QUOTED PASSAGE:
NEW YORK (GenomeWeb) — In an effort to design primers that might solve the conundrum of the plateau effect in PCR amplification, researchers at Ohio State University and Ilia State University in the country of Georgia have created a method called quadruplex priming amplification.
The plateau-free method also happens to be isothermal, and is intrinsically fluorescent, making it suitable for use in point-of-care diagnostic assays — an application the OSU group is now working with unnamed entities to develop.
The isothermal QPA method was initially funded by the Bill and Melinda Gates Foundation in late 2011, as reported in PCR Insider. There have been a flurry of publications on the method this year, and it is so new that it didn't make it into a February Molecular BioSystems review of isothermal methods or a December 2013 Methods review of quadruplex-based methods for nucleic acid detection.
However, it has numerous advantages over other isothermal techniques, Besik Kankia, one of the method's inventors and a senior research scientist at OSU, said in an interview this week.

SET OF TASKS:
**a)** Extract, word for word, the stretch of the article on quadruplex priming amplification from "The plateau-free method" through "interview this week.".
**b)** According to the article on quadruplex priming amplification, who first funded the isothermal QPA method, and when?
**c)** Proceed with the article on quadruplex priming amplification, starting right after its final sentence.
The rows have no role in any of this.

Chart comprehension data:
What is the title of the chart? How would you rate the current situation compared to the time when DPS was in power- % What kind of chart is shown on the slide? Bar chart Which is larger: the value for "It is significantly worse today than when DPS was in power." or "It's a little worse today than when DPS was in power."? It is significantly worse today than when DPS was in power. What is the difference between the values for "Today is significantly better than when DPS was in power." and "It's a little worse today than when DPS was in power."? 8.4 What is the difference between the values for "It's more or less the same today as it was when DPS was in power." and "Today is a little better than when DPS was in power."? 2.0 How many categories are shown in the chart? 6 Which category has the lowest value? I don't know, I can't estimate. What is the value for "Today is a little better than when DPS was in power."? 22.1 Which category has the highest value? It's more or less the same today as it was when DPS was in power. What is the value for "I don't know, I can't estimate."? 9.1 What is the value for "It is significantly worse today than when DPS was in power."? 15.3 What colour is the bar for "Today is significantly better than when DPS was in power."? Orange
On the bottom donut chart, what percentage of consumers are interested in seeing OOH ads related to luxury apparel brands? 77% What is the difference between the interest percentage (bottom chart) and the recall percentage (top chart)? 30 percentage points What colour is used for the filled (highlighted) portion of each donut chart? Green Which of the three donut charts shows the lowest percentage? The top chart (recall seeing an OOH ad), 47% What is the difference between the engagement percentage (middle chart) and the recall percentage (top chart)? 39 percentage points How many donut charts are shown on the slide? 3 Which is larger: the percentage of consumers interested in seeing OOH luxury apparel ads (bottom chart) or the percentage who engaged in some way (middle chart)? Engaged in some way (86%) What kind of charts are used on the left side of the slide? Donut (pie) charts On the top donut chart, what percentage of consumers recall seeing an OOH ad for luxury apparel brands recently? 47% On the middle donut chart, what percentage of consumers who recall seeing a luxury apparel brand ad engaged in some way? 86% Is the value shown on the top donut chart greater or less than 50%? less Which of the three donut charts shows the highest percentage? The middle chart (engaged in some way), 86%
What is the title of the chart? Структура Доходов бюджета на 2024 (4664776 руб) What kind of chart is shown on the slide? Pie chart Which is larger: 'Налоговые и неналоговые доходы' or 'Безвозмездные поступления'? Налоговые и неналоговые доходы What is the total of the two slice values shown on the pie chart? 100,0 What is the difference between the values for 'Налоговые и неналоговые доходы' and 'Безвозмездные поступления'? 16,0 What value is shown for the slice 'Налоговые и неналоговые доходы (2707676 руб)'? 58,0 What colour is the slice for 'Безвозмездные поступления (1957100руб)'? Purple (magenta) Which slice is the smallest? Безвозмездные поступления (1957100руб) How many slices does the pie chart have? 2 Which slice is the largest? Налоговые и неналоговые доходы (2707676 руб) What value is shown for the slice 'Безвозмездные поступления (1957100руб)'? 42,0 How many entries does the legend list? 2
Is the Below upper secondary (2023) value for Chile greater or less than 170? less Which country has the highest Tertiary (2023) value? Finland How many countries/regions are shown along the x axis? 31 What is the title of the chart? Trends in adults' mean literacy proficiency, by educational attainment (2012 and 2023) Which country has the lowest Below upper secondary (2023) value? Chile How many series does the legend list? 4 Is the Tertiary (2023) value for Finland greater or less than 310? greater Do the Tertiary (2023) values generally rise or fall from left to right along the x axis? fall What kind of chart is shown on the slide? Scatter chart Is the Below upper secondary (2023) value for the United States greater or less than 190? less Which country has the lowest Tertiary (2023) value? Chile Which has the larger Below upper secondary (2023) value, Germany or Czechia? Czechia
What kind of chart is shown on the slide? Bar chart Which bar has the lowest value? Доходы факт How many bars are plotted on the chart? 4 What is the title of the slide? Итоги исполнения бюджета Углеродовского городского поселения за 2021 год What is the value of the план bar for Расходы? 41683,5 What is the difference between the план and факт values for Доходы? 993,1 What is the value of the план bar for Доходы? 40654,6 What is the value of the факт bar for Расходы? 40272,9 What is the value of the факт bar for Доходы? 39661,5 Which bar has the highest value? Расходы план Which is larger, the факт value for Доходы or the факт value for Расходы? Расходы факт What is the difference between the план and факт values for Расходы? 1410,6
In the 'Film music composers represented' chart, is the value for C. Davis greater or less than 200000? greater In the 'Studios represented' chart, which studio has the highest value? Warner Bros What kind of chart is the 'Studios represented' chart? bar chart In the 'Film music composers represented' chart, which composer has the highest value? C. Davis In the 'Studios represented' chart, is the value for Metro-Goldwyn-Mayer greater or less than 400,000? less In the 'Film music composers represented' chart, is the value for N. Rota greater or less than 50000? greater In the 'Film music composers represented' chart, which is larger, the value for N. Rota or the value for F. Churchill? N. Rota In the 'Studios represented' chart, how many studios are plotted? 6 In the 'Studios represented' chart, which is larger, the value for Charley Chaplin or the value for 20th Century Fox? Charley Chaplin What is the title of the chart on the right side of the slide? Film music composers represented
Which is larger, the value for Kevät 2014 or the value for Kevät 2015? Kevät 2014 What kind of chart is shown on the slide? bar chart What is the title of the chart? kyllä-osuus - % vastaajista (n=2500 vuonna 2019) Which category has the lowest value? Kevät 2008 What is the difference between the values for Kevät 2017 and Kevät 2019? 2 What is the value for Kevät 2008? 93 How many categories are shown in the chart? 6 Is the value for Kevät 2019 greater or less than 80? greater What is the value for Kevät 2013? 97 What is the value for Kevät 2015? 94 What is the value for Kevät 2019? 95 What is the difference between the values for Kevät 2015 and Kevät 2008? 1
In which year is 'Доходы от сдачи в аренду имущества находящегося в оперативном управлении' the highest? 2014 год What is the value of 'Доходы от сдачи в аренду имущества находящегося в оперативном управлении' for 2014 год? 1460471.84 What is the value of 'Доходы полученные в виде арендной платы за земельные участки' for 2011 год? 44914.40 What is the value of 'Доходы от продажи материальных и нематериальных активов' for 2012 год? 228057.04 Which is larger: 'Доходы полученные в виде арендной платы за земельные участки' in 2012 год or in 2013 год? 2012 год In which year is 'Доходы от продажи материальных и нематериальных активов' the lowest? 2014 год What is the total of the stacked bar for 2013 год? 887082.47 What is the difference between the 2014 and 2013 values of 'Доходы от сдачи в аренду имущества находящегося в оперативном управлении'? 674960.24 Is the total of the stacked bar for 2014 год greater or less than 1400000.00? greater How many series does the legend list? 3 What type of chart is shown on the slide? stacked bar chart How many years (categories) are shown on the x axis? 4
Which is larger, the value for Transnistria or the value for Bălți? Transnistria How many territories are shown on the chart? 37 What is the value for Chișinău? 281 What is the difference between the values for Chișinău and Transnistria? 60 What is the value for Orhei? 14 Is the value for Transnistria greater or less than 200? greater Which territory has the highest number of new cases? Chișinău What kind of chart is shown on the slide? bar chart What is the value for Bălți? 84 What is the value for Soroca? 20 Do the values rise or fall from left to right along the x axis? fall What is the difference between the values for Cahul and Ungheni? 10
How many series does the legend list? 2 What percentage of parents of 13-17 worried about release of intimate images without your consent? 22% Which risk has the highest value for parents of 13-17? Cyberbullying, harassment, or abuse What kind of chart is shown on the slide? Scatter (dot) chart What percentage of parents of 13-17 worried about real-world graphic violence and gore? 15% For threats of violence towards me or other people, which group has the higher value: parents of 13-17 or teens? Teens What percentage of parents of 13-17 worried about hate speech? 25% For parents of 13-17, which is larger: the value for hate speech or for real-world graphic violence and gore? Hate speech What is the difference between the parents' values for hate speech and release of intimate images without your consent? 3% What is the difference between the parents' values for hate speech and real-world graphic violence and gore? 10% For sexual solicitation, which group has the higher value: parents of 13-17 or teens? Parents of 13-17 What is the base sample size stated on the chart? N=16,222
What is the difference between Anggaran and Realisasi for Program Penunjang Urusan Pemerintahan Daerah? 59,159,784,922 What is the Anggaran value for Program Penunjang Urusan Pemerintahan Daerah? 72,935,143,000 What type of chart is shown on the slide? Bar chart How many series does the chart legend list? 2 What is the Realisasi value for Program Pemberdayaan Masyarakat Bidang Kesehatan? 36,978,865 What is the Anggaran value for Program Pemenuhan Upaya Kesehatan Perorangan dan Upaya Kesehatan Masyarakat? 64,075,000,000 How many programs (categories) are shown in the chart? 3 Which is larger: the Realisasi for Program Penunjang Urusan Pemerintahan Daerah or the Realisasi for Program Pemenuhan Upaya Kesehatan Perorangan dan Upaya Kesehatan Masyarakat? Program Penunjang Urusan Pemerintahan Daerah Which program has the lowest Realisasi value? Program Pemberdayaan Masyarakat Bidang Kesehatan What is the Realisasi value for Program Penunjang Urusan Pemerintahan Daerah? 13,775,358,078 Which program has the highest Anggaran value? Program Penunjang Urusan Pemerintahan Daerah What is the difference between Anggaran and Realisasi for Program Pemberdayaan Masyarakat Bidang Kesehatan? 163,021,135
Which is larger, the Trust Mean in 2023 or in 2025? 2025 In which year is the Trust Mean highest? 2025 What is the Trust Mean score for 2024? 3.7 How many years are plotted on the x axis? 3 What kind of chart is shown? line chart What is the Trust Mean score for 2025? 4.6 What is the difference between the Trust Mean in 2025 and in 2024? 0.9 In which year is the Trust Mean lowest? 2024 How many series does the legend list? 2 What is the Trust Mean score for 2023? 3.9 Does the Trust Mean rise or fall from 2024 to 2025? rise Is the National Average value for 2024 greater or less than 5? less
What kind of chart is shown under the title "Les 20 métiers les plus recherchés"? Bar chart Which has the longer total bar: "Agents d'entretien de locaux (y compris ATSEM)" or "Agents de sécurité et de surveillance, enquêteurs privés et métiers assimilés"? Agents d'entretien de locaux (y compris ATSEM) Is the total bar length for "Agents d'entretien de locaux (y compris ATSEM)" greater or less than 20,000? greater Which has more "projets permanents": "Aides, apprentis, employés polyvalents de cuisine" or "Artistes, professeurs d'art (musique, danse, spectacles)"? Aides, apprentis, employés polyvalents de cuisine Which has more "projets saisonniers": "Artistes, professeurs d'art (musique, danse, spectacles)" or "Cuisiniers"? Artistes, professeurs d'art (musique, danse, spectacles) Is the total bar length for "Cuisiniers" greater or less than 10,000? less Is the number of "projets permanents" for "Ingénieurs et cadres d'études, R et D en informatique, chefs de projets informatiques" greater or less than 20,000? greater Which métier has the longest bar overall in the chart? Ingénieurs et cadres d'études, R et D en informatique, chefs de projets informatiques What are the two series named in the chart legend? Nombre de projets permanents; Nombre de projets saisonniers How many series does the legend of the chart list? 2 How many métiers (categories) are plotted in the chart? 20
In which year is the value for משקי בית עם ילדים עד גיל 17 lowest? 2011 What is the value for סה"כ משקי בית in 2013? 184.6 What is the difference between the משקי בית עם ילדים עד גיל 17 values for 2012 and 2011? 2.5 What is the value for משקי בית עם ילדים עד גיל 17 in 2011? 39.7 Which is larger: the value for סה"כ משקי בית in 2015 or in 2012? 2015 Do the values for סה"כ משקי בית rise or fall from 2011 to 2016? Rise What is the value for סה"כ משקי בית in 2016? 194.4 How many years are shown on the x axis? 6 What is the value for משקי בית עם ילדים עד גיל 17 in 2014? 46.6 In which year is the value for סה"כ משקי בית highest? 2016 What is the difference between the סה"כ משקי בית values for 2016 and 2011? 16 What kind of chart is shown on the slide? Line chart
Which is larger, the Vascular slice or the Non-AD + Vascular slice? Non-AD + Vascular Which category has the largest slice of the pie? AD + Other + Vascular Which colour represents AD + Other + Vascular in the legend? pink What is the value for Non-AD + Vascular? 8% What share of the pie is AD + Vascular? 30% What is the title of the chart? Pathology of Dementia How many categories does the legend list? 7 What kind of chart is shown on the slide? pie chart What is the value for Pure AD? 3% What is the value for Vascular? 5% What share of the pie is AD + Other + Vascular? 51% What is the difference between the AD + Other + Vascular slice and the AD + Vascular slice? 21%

RESULTS OF THE TASKS:
**a)**
The plateau-free method also happens to be isothermal, and is intrinsically fluorescent, making it suitable for use in point-of-care diagnostic assays — an application the OSU group is now working with unnamed entities to develop.
The isothermal QPA method was initially funded by the Bill and Melinda Gates Foundation in late 2011, as reported in PCR Insider. There have been a flurry of publications on the method this year, and it is so new that it didn't make it into a February Molecular BioSystems review of isothermal methods or a December 2013 Methods review of quadruplex-based methods for nucleic acid detection.
However, it has numerous advantages over other isothermal techniques, Besik Kankia, one of the method's inventors and a senior research scientist at OSU, said in an interview this week.

**b)** The Bill and Melinda Gates Foundation funded it in late 2011.

**c)**
The method is designed to be very simple. It uses the free energy of a single primer to drive the amplification reaction. By comparison, loop-mediated isothermal amplification (LAMP) requires six primers, Kankia said. The reaction is also monitored by intrinsic fluorescence of the primer, which is constructed with fluorescent nucleic acids, whereas all other isothermal methods use external detection methods.
The plateau problem, which occurs in late stages of amplification and causes PCR product yields below theoretical maximums, lured Kankia, a DNA biophysicist, into this field. He felt that self-annealing of DNA and overly complex reactions were the root causes of suboptimal PCR yields.
The QPA reaction is based on formation of "an unusually stable monomolecular quadruplex" by a guanine rich sequence constructed with fluorescent nucleotides, Kankia said. These are quenched by neighbor nucleotides until a quadruplex is formed.
Interestingly, unlike other isothermal methods, such as LAMP or helicase-dependent amplification (HDA), which can only amplify very short segments of DNA, the QPA method can amplify hundreds of basepairs, generating "long DNA molecules for downstream applications, like sequencing," Kankia said.
Kankia originally described the QPA primer in a 2011 Analytical Chemistry paper. His group then reported its efforts to optimize intrinsic florescence in the reaction.
A subsequent Biophysical Chemistry paper highlighted that linear QPA could be done at constant temperature.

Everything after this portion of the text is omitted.